Since earnings and book values are steeped in accounting rules and management choices, some theorists and practitioners argue that operating cash flows are conceptually preferable. Arbitrary rules and management manipulations of accruals do not contaminate cash flows. Hanna (1995) reports that cash flows of distressed firms are more value relevant than are earnings. Black's (1998) study of the incremental usefulness of earnings and cash flows over the life cycle provides similar results for firms in decline.
These studies and the increased U.S. business failure rates, starting in the early eighties and persisting to the present (Council of Economic Advisers, 2001), motivate the following questions. When do earnings lose their premier place in explaining value for distressed firms? Do cash flows also suffer a similar degradation in usefulness? Can book values offset the degradations? What is the intertemporal behavior of the incremental usefulness of accruals?
The motivation for these questions derives from the assumption of going concern. Accruals are expected to lose their value relevance with the onset of severe distress. In contrast, cash flows capture the ability of firms to meet short-term obligations and determine their ability to survive the early signs of distress. Hence, theorists often assert that cash flows are more useful than earnings in cases of distress (Black, 1998). In addition, Burgstahler and Dichev (1997) find that book values of loss firms are more value relevant. Specifically, for distressed firms, book values are more useful than earnings (or losses), as firms adapt their resources to alternative uses, including liquidation. Thus, book value provides ‘downside protection’ to distressed firms.
We study distressed firms from an ex post perspective: we sample delisted firms whose stocks are delisted as a result of either bankruptcy or liquidation elections. We measure the value relevance of earnings, operating cash flows, book value, and accruals on an intertemporal basis, beginning 8 years prior to delisting. The choice of 8 years follows Altman et al. (1977), who reported that distress is discernible as early as 5 years before bankruptcy. Our findings indicate that the explanatory usefulness of all three measures (earnings, cash flows, and cash flows with accruals) degrades earlier than the eighth year. The usefulness of book values also declines prior to the eighth year, but its decline is more gradual than the decline in usefulness of the three operating performance measures. The severity of the decline in usefulness of cash flows and cash flow plus accruals is unexpected, given the preferences for cash flow over earnings. These results hold when book values are used jointly with the operating measures. But unexpectedly, the deterioration in cash flows is at least as severe as is the decline in earnings. Finally, our results suggest that accruals are value relevant up to the point of delisting.

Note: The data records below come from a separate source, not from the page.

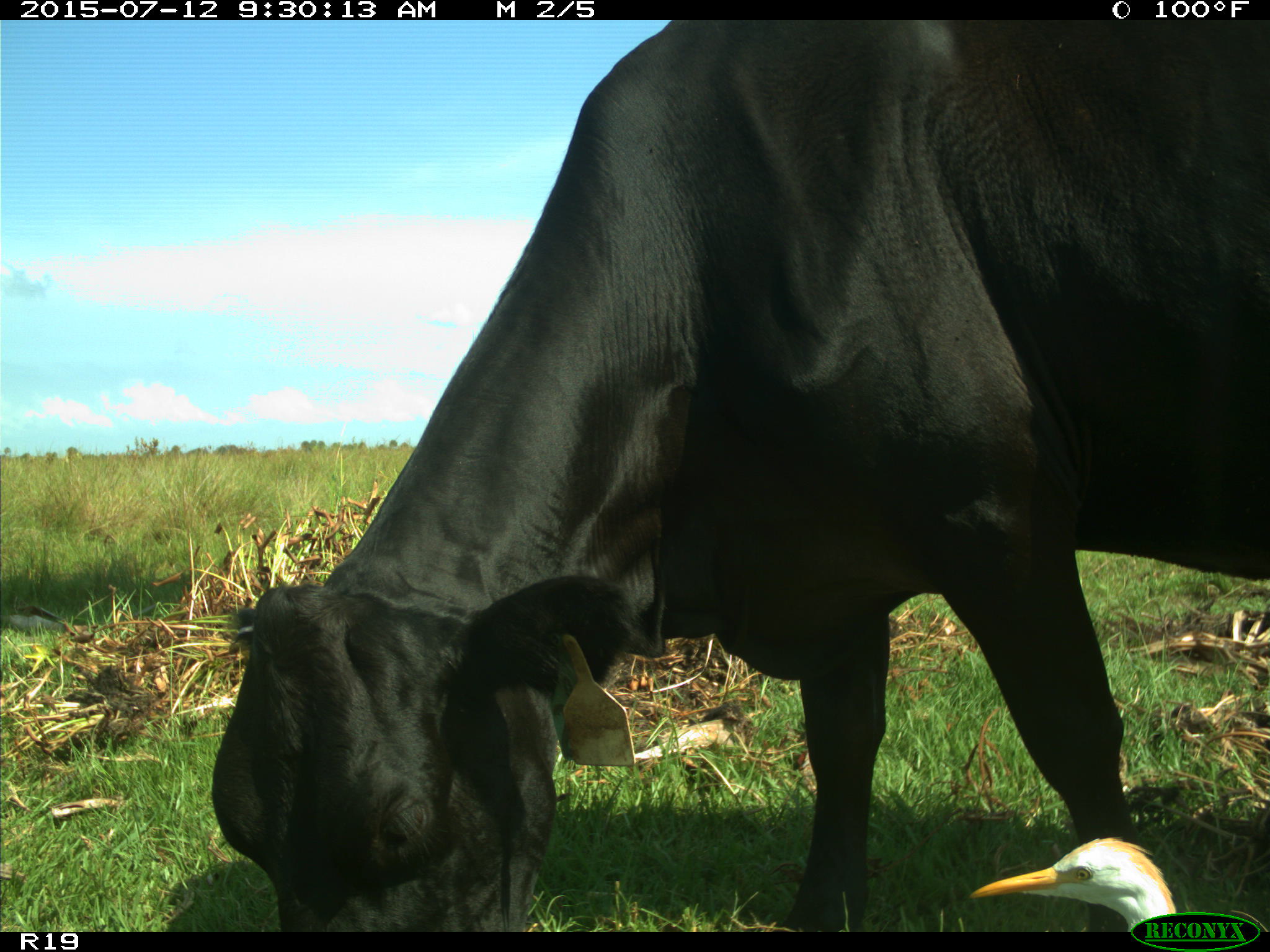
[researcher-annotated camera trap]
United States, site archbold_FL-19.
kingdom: Animalia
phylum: Chordata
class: Mammalia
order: Artiodactyla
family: Bovidae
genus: Bos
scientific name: Bos taurus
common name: domestic cow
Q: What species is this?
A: Bos taurus (domestic cow).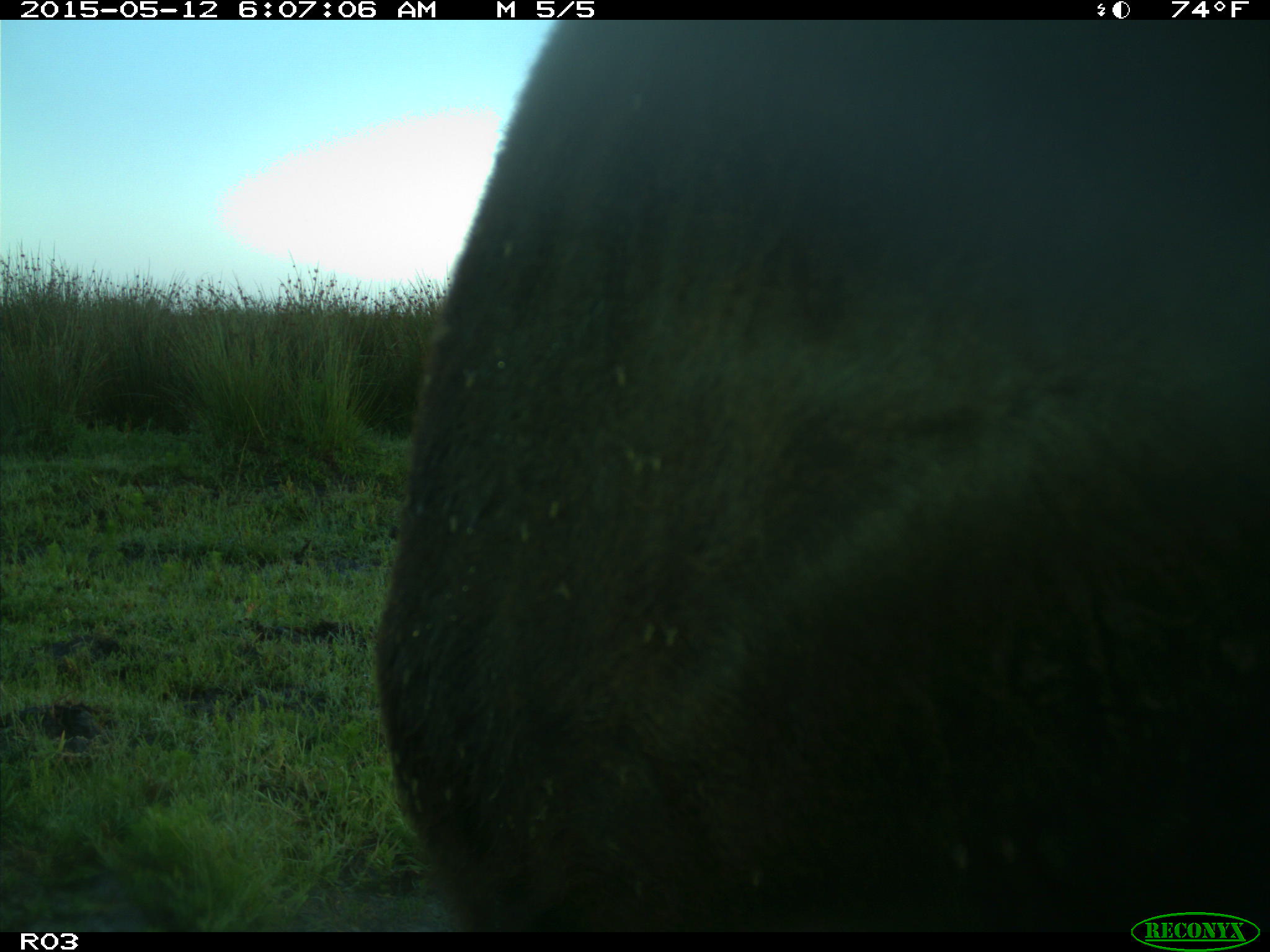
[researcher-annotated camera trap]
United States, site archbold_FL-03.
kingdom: Animalia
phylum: Chordata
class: Mammalia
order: Artiodactyla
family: Bovidae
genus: Bos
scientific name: Bos taurus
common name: domestic cow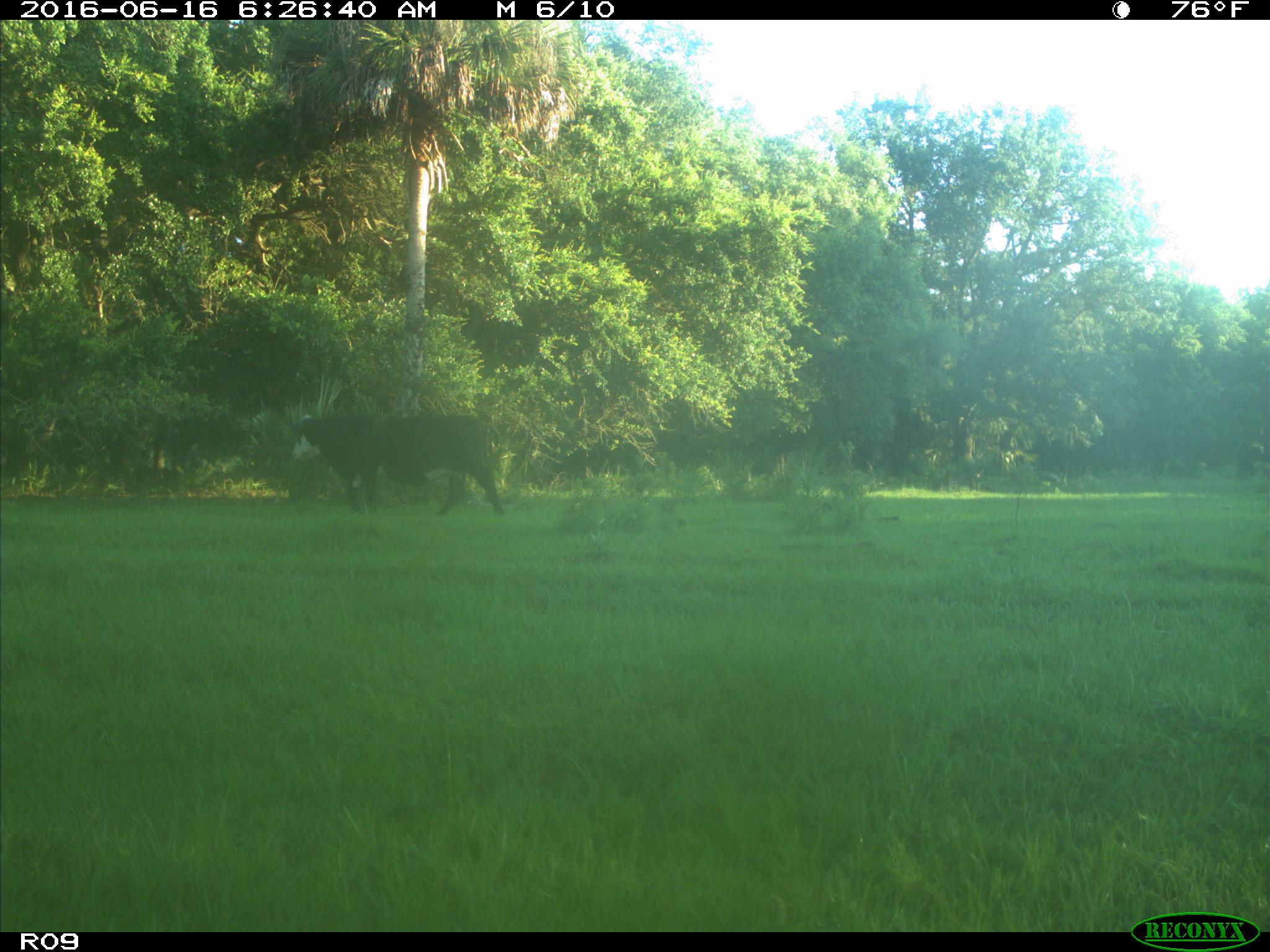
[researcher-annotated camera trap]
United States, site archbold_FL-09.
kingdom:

The remaining Sections of this study are: hypotheses and models (Section 2), statistical tests (Section 3), sample selection and descriptive statistics (Section 4), results (Section 5) and conclusion (Section 6).
We evaluate the performance of earnings and cash flows on relative usefulness and incremental usefulness in a model that associates stock prices with these two measures of performance. Our purpose is to provide evidence about the behavior of the usefulness of accounting information (earning, cash flows and accruals) from the onset of distress to its culmination in either bankruptcy or liquidation. We find that earnings suffer significant and substantial declines in relative usefulness. But cash flows are not immune. They also suffer the same deterioration. Our evaluation of incremental usefulness of cash flows and accruals are similar. Both deteriorate. Thus, while cash flow information may be more useful than earnings of distressed firms, its ability to explain share prices is not impressive and diminishes with the onset of operating problems. Unexpectedly, usefulness of accruals remains significant throughout the firm's decline, which contradicts assertions that accruals are arbitrary.